Work to be completed:
Extract from the passage on the shadow exception stack the stretch from "4.1 Exception Handling" through "without software intervention.", copying it word for word.

** start of Quoted passage **

4 Shadow Exception Stack

We propose shadow exception stack, a variant of the traditional shadow stack scheme, for enforcing CFI on exceptionFootnote 1 returns.

Enforcing CFI on asynchronous exceptions requires the use of a shadow stack-based technique. In some sense, exceptions and function calls are very alike because they both transfer the control to some point and return to the original location using an indirect jump instruction. For exceptions, Assumptions 3 and 6 implies inline checking is required only for exception returns. However, the set of the potential jump targets of an exception return includes every executable instruction in the application, rendering static CFI schemes ineffective. For this reason, shadow stacks must be used to enforce CFI on exception returns.

To leverage a shadow stack, two pieces of code are inserted to the front and back of each exception handler. They are called exception trampoline and exception return trampolines, respectively.

There is another difference between exceptions and function calls: exception enter/exit is usually handled by a sequence hard-coded onto a processor. This poses a challenge in a sound implementation of a shadow stack, especially in the case of Arm-M as described in Sect. 4.1.

4.1 Exception Handling in Armv8-M

Armv8-M-based processors include a Nested Vectored Interrupt Controller (NVIC) for handling exceptions. Each exception source, including CPU-generated exceptions such as MPU access violation, is given an exception number. The occurrence of an event sets the corresponding exception number’s pending flag, which is maintained by NVIC. NVIC compares the priority values of pending exceptions and activates the one with the highest priority value. Activating an exception raises the current execution priority to the exception’s priority value, preventing the activation of lower-priority exceptions while allowing higher-priority exceptions to be accepted (this behavior is commonly referred to as nested exception) without software intervention.

** end of Quoted passage **
** start of Entries shown **

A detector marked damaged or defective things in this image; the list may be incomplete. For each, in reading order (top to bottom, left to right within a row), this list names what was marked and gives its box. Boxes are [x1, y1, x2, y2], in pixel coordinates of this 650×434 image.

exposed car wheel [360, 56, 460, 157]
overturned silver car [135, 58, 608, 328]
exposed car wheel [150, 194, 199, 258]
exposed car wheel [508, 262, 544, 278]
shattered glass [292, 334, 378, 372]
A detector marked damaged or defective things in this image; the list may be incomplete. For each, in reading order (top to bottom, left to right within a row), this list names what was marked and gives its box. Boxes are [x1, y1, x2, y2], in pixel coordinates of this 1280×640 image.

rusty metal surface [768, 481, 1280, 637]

** end of Entries shown **
** start of Entries shown **

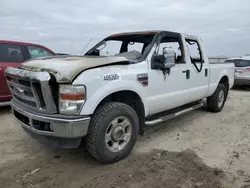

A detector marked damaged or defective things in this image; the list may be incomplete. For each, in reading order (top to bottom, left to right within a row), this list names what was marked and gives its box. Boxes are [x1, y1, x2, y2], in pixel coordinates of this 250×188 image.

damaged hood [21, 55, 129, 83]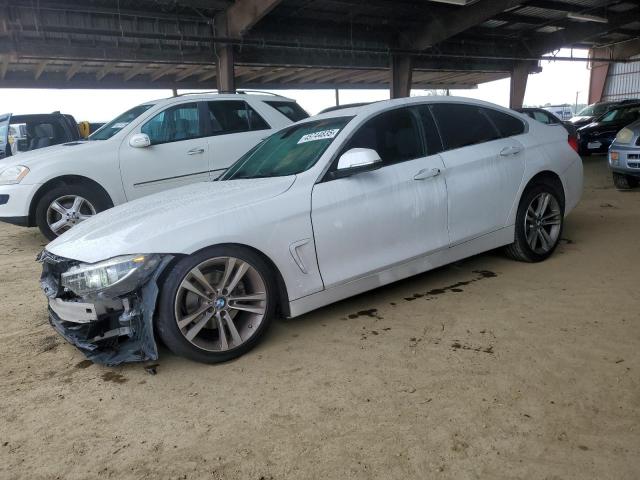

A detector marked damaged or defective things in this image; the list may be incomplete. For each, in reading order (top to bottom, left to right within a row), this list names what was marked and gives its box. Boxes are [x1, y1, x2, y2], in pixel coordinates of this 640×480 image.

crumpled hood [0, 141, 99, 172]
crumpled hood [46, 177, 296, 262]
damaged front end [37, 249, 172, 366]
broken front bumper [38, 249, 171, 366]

** end of Entries shown **
** start of Entries shown **

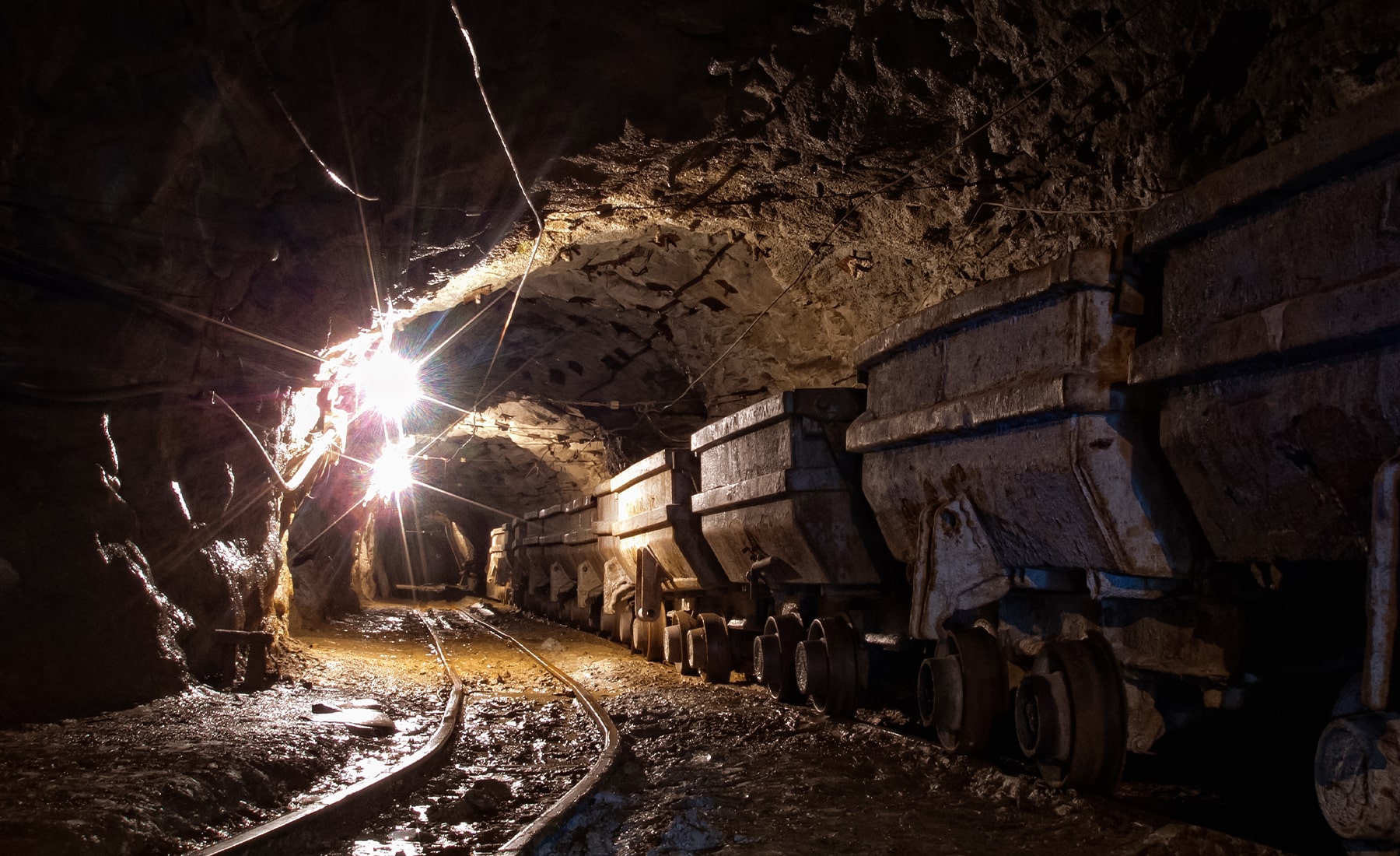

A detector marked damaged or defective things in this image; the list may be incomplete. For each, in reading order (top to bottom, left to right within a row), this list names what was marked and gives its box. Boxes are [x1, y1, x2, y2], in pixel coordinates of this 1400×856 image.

** end of Entries shown **

Result below:
4.1 Exception Handling in Armv8-M

Armv8-M-based processors include a Nested Vectored Interrupt Controller (NVIC) for handling exceptions. Each exception source, including CPU-generated exceptions such as MPU access violation, is given an exception number. The occurrence of an event sets the corresponding exception number’s pending flag, which is maintained by NVIC. NVIC compares the priority values of pending exceptions and activates the one with the highest priority value. Activating an exception raises the current execution priority to the exception’s priority value, preventing the activation of lower-priority exceptions while allowing higher-priority exceptions to be accepted (this behavior is commonly referred to as nested exception) without software intervention.